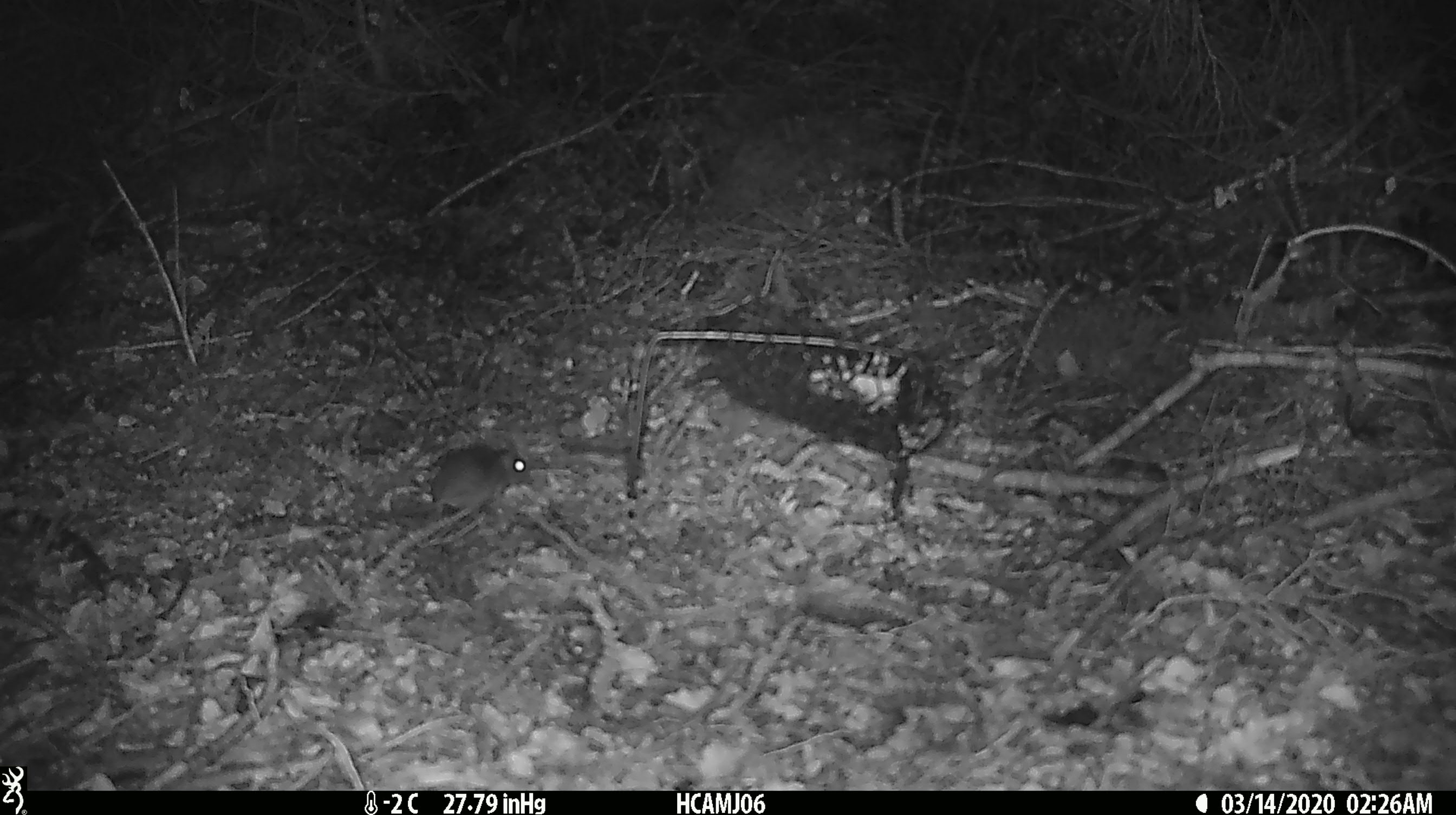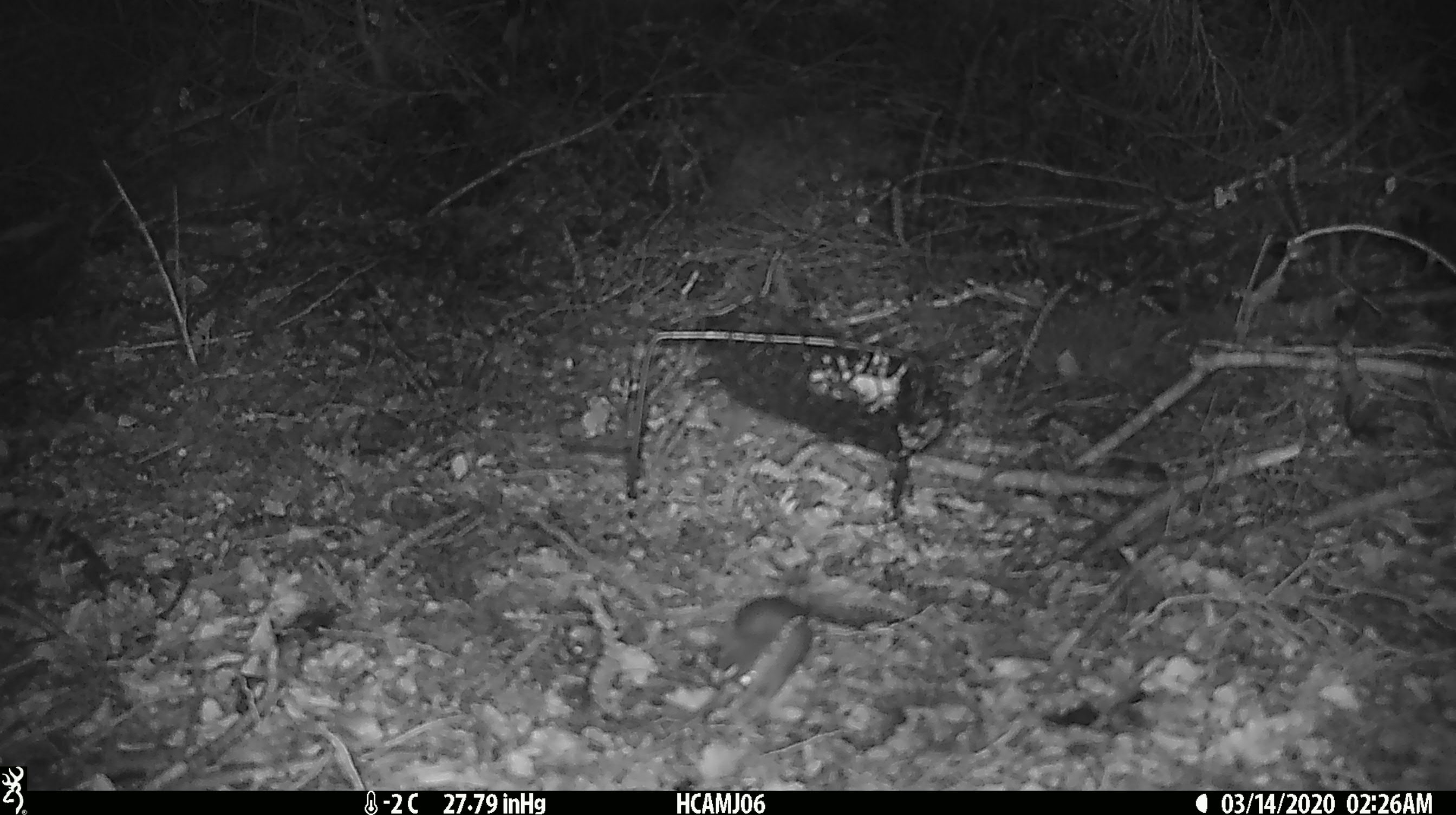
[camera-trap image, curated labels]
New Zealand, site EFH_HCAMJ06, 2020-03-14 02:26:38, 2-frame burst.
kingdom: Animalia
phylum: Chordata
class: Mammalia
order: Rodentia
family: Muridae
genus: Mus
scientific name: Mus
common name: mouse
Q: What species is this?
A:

*TASK INSTRUCTIONS*. Your answer should hold the line with "phylum: Chordata" and each line after it to the end of the data, retyped exactly. Include no other lines.

*TASK RESPONSE*.
phylum: Chordata
class: Mammalia
order: Rodentia
family: Muridae
genus: Mus
scientific name: Mus
common name: mouse
Q: What species is this?
A:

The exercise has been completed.